I feel good now. I can run and jump and lift my arms above my head. I can travel and sleep on my belly with one arm crooked to the side to relieve a tiny bit of pressure from the left side. I feel good, and I am healthy.

And yet, I am changed. I look into the eyes of my cancer friends, and I know they know, what its like in here, in this space of “I’m OK” that emerges sometimes from cancer, this space that is so coveted, and so confusing, and hopefully, forever.Mostly though, it doesn’t feel like much. Just another day, with a fake tit and the knowledge about how chemotherapy feels, tucked away in my brain next to information about how to make oatmeal pancakes and how to wrap the corners of a Christmas present. 

So today, I posted on Facebook. Before, I thought Facebook wasn’t the place for cancer, wasn’t the place for telling, wasn’t the place for amputated tits and bald heads and fertility catastrophes. Except I was wrong. Now I could care less what the people of facebook think, especially if they think it is “over sharing.” Because of Facebook, I connected with Devon and Jessica and Tiffany. Because of social networking, I know Catherine and Ashley and MaryAnne and Kristina. Though I would never ever call myself a survivor*, I survived because of, and with these other young people I found in cancer land. I repeat: I would not be able to survive without my cancer tribe. Because of cancer in these public spaces, I count myself part of what feels like an underground network of young people with cancer. An underground network built by lady muscles. An underground network, where Jessica says to me exactly what I said to Catherine, where I sat to Devon what MaryAnne said to me, where the stories are familiar and the ache known, the tentative celebration understood. So today, I posted on Facebook. If even one person sees that post, and knows they can come to me because it happened to them, that is enough. That alone, is reason enough to be public.
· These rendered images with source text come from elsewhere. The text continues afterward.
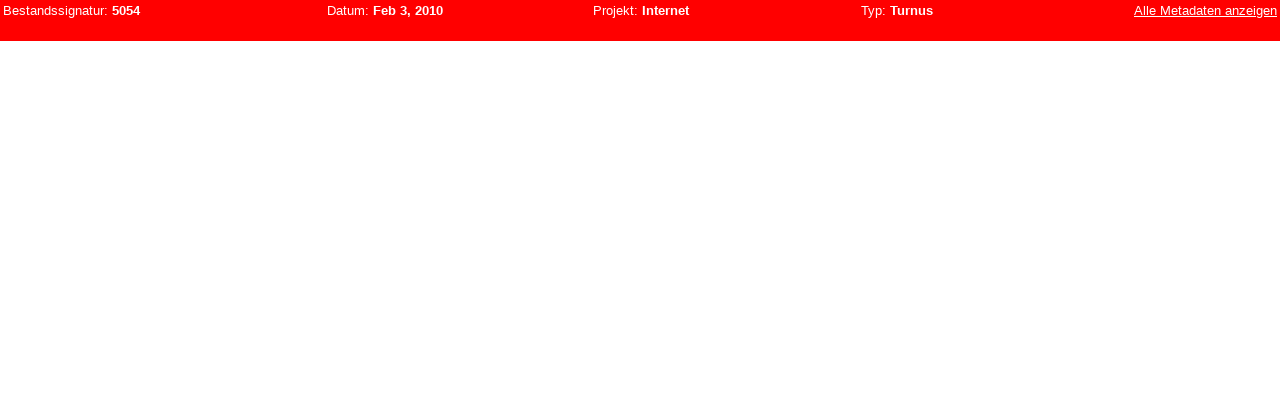

--- FILE ---
content_type: text/html;charset=UTF-8
request_url: https://webarchiv.bundestag.de/cgi/hintfoot.php?id=1132&jahr=2010
body_size: 394
content:


<html>
<body>
<style type="text/css">
    body {
        margin: 0;
    }

    .hintfett
    {
        font-weight: bolder;
        font-stretch: wider;
        color: #ffffff;
        font-family: Arial, Helv, Helvetica, Verdana, sans-serif;
        font-size: 0.9em;
    }
    .hintnormal
    {
        font-weight: normal;
        color: #ffffff;
        font-family: Arial, Helv, Helvetica, Verdana, sans-serif;
        font-size: 0.9em;
    }
    .hinttable
    {
        background-color: #ff0000;
        font-family: Arial, Helv, Helvetica, Verdana, sans-serif;
        font-size: 0.9em;
    }
    a:hover
    {
        color: #ffffff;
        text-decoration: underline;
        font-family: Arial, Helv, Helvetica, Verdana, sans-serif;
        font-size: 0.9em;
    }
    a
    {
        color: #ffffff;
        font-family: Arial, Helv, Helvetica, Verdana, sans-serif;
        font-size: 0.9em;
    }
    a:visited
    {
        color: #ffffff;
        font-family: Arial, Helv, Helvetica, Verdana, sans-serif;
        font-size: 0.9em;
    }
</style>
<table width="100%" class="hinttable">
    <tr>
        <td align="left" width="20%">
            <span class="hintnormal">Bestandssignatur: </span><span class="hintfett">5054</span>
        </td>
        <td align="center" width="20%">
			<span class="hintnormal">Datum: </span><span class="hintfett">Feb 3, 2010</span>

        </td>
        <td align="center" width="20%">
            <span class="hintnormal">Projekt: </span><span class="hintfett">Internet</span>
        </td>
        <td align="center" width="20%">
			<span class="hintnormal">Typ: </span><span class="hintfett">Turnus</span>
        </td>
        <td align="right" width="20%">
            <a target="_top" href="snapshotshow.php?jahr=2010&id=1132">Alle Metadaten anzeigen</a>
        </td>
    </tr>
    <tr>
        <td colspan="5">
            &nbsp;
        </td>
    </tr>
</table>
</body>
</html>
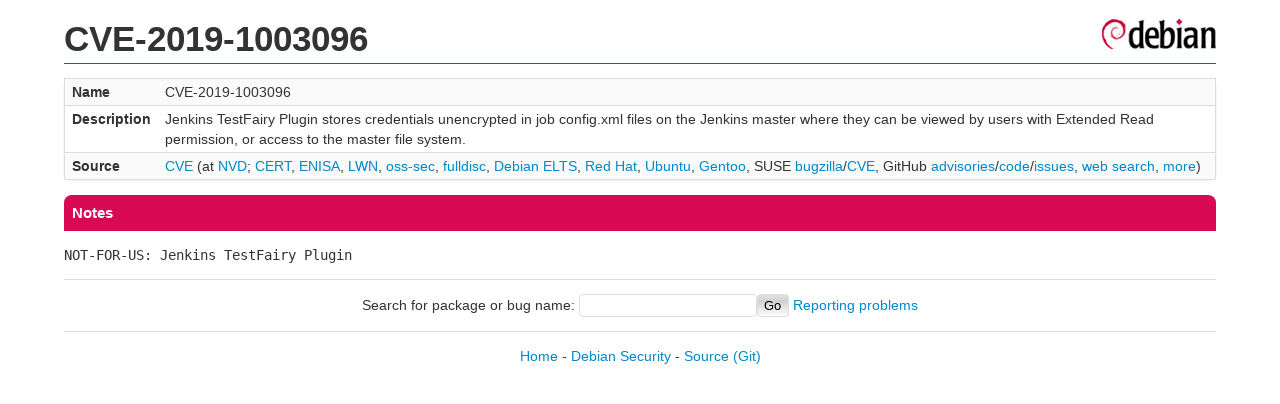

--- FILE ---
content_type: text/html; charset=UTF-8
request_url: https://security-tracker.debian.org/tracker/CVE-2019-1003096
body_size: 806
content:
<!DOCTYPE html>
<html><head><link type="text/css" rel="stylesheet" href="/tracker/style.css"> </link><script type="text/javascript" src="/tracker/script.js"> </script><title>CVE-2019-1003096</title></head><body><header><h1>CVE-2019-1003096</h1></header><table><tr><td><b>Name</b></td><td>CVE-2019-1003096</td></tr><tr><td><b>Description</b></td><td>Jenkins TestFairy Plugin stores credentials unencrypted in job config.xml files on the Jenkins master where they can be viewed by users with Extended Read permission, or access to the master file system.</td></tr><tr><td><b>Source</b></td><td><a href="https://www.cve.org/CVERecord?id=CVE-2019-1003096">CVE</a> (at <a href="https://nvd.nist.gov/vuln/detail/CVE-2019-1003096">NVD</a>; <a href="https://www.kb.cert.org/vuls/byid?searchview=&amp;query=CVE-2019-1003096">CERT</a>, <a href="https://euvd.enisa.europa.eu/vulnerability/CVE-2019-1003096">ENISA</a>, <a href="https://lwn.net/Search/DoSearch?words=CVE-2019-1003096">LWN</a>, <a href="https://marc.info/?l=oss-security&amp;s=CVE-2019-1003096">oss-sec</a>, <a href="https://marc.info/?l=full-disclosure&amp;s=CVE-2019-1003096">fulldisc</a>, <a href="https://deb.freexian.com/extended-lts/tracker/CVE-2019-1003096">Debian ELTS</a>, <a href="https://bugzilla.redhat.com/show_bug.cgi?id=CVE-2019-1003096">Red Hat</a>, <a href="https://ubuntu.com/security/CVE-2019-1003096">Ubuntu</a>, <a href="https://bugs.gentoo.org/show_bug.cgi?id=CVE-2019-1003096">Gentoo</a>, SUSE <a href="https://bugzilla.suse.com/show_bug.cgi?id=CVE-2019-1003096">bugzilla</a>/<a href="https://www.suse.com/security/cve/CVE-2019-1003096/">CVE</a>, GitHub <a href="https://github.com/advisories?query=CVE-2019-1003096">advisories</a>/<a href="https://github.com/search?type=Code&amp;q=%22CVE-2019-1003096%22">code</a>/<a href="https://github.com/search?type=Issues&amp;q=%22CVE-2019-1003096%22">issues</a>, <a href="https://duckduckgo.com/html?q=%22CVE-2019-1003096%22">web search</a>, <a href="https://oss-security.openwall.org/wiki/vendors">more</a>)</td></tr></table><h2>Notes</h2><pre><SPAN>NOT-FOR-US: Jenkins TestFairy Plugin</SPAN><br/></pre><hr/><form method="get" id="searchform" action="/tracker/">Search for package or bug name: <input type="text" name="query" onkeyup="onSearch(this.value)" onmousemove="onSearch(this.value)"/><input type="submit" value="Go"/> <a href="/tracker/data/report">Reporting problems</a></form><footer><p><a href="/tracker/">Home</a> - <a href="https://www.debian.org/security/">Debian Security</a> - <a href="https://salsa.debian.org/security-tracker-team/security-tracker/blob/master/bin/tracker_service.py">Source</a> <a href="https://salsa.debian.org/security-tracker-team/security-tracker">(Git)</a></p></footer></body></html>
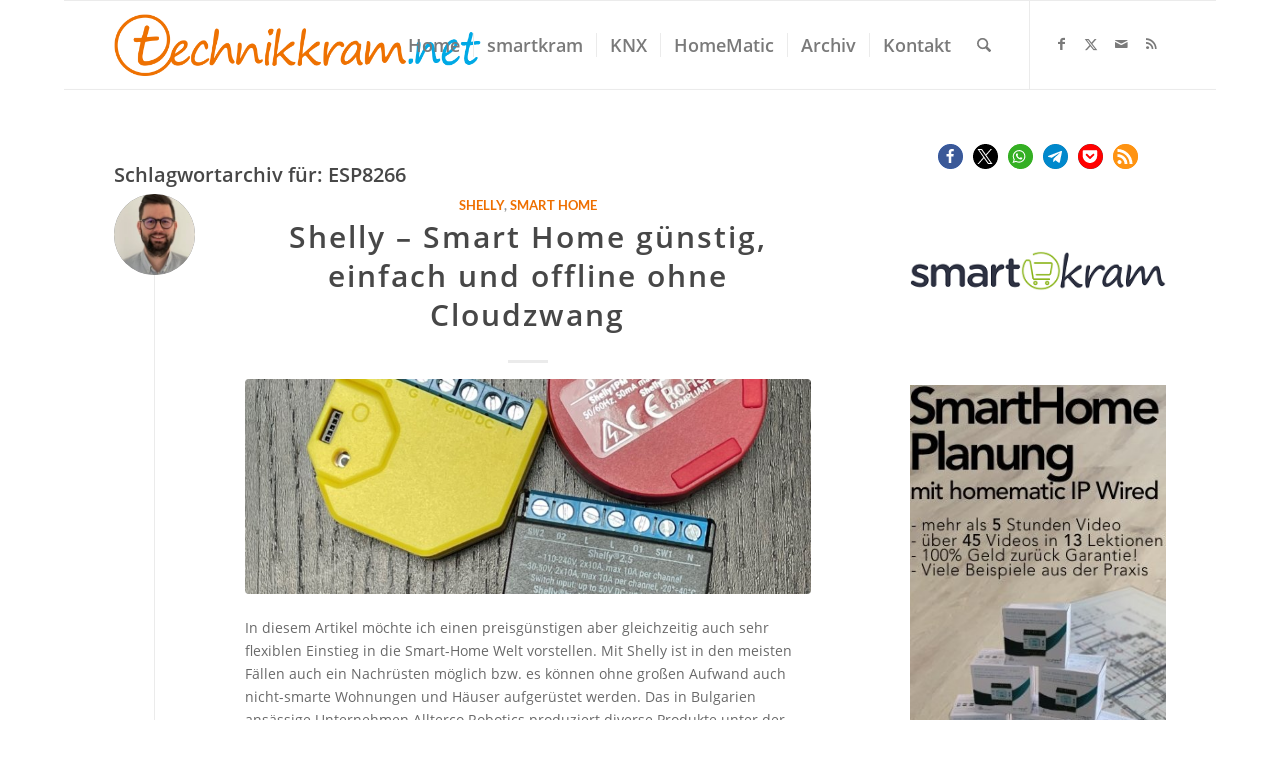

--- FILE ---
content_type: text/html; charset=utf-8
request_url: https://www.google.com/recaptcha/api2/aframe
body_size: 266
content:
<!DOCTYPE HTML><html><head><meta http-equiv="content-type" content="text/html; charset=UTF-8"></head><body><script nonce="YlfHE5rfeCCAcfbqiKwmVw">/** Anti-fraud and anti-abuse applications only. See google.com/recaptcha */ try{var clients={'sodar':'https://pagead2.googlesyndication.com/pagead/sodar?'};window.addEventListener("message",function(a){try{if(a.source===window.parent){var b=JSON.parse(a.data);var c=clients[b['id']];if(c){var d=document.createElement('img');d.src=c+b['params']+'&rc='+(localStorage.getItem("rc::a")?sessionStorage.getItem("rc::b"):"");window.document.body.appendChild(d);sessionStorage.setItem("rc::e",parseInt(sessionStorage.getItem("rc::e")||0)+1);localStorage.setItem("rc::h",'1769377796630');}}}catch(b){}});window.parent.postMessage("_grecaptcha_ready", "*");}catch(b){}</script></body></html>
A year ago today, I started the day off with two tits, and I woke up from anaesthetic with only one tit left. A year ago today, someone scrawled across my chart, no evidence of disease. I haven’t a clue what the world holds, how the future will unfold, or what will come next. But I do know that me and my fake tit are out to live with all the life we got, with all the fire we feel, with all the love we know. And to me, that’s public and real and known. And it’s honest and true, and it feels good to say so. 
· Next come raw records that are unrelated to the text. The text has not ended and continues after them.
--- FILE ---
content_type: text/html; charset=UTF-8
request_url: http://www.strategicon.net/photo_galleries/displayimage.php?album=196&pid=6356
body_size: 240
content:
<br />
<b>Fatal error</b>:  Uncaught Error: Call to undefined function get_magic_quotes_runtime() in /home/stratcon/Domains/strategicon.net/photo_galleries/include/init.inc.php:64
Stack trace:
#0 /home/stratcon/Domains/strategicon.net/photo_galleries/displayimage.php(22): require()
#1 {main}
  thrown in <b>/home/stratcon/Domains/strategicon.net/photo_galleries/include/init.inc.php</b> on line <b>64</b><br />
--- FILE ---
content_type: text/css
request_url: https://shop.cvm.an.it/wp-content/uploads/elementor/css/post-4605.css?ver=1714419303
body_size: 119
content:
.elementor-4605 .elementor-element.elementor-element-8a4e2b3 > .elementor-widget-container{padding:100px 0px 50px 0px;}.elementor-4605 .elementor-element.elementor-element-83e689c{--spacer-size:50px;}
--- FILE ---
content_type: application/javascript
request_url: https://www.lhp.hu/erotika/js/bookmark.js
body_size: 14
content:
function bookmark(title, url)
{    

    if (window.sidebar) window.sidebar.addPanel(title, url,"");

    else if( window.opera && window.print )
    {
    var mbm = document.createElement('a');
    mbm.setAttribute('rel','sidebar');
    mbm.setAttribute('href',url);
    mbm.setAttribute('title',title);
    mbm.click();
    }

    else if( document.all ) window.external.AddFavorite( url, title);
So. A year ago today, they slashed my left tit. I called it an amputation, they called it a mastectomy. I didn’t learn jack shit from having cancer. But I did learn from the people who showed up for the hard times again and again, how to love. They showed me how to love, by loving me. And so it goes. Cancer here, there, everywhere.
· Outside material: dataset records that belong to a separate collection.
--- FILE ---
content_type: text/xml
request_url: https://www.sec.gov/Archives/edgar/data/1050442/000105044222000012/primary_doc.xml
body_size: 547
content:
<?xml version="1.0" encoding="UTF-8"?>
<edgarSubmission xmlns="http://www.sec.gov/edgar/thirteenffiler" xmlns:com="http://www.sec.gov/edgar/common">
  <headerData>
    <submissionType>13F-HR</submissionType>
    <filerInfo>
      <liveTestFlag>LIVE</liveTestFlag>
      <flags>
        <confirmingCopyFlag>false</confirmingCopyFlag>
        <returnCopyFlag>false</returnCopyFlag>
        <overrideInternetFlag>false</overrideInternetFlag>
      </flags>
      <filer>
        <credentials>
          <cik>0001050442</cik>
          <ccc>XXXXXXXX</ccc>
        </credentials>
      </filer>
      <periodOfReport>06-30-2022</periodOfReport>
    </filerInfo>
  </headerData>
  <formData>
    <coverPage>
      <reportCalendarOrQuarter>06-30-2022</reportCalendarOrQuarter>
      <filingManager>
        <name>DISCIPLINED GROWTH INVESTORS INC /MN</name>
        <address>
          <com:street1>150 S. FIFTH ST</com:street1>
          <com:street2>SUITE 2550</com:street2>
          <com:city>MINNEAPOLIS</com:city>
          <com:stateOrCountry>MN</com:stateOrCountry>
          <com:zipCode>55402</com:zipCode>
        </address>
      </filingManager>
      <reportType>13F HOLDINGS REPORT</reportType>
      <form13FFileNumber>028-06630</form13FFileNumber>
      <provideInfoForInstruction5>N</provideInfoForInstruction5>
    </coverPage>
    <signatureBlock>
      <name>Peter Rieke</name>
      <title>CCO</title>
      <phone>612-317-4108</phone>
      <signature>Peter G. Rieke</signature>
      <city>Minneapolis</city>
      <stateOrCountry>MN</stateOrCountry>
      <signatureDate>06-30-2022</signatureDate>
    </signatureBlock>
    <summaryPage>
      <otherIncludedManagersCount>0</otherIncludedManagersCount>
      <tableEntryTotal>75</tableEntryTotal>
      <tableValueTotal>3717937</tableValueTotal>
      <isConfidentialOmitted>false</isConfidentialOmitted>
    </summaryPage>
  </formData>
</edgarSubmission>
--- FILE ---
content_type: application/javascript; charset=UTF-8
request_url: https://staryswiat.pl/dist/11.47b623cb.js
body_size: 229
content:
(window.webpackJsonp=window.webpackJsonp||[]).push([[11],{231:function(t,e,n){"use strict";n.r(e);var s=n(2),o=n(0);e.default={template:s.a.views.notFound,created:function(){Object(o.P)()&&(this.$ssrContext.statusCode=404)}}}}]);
Stop saying I am a fighter. Stop saying I won a battle. Start a fight against toxins. Win a battle against capitalism. That is what I need.

A year ago today, they slashed my left tit. I can barely recognize the picture I took of myself that day, after I sent everyone home from the hospital. How odd, to know I have been to myself, so wildly unfamiliar. It is time now, to follow the heart. To know the world from a body that feels good, and healthy, and strong, and dare I say, hopeful. Hopeful, a sensation I forgot when I had cancer. Hopeful, it is back.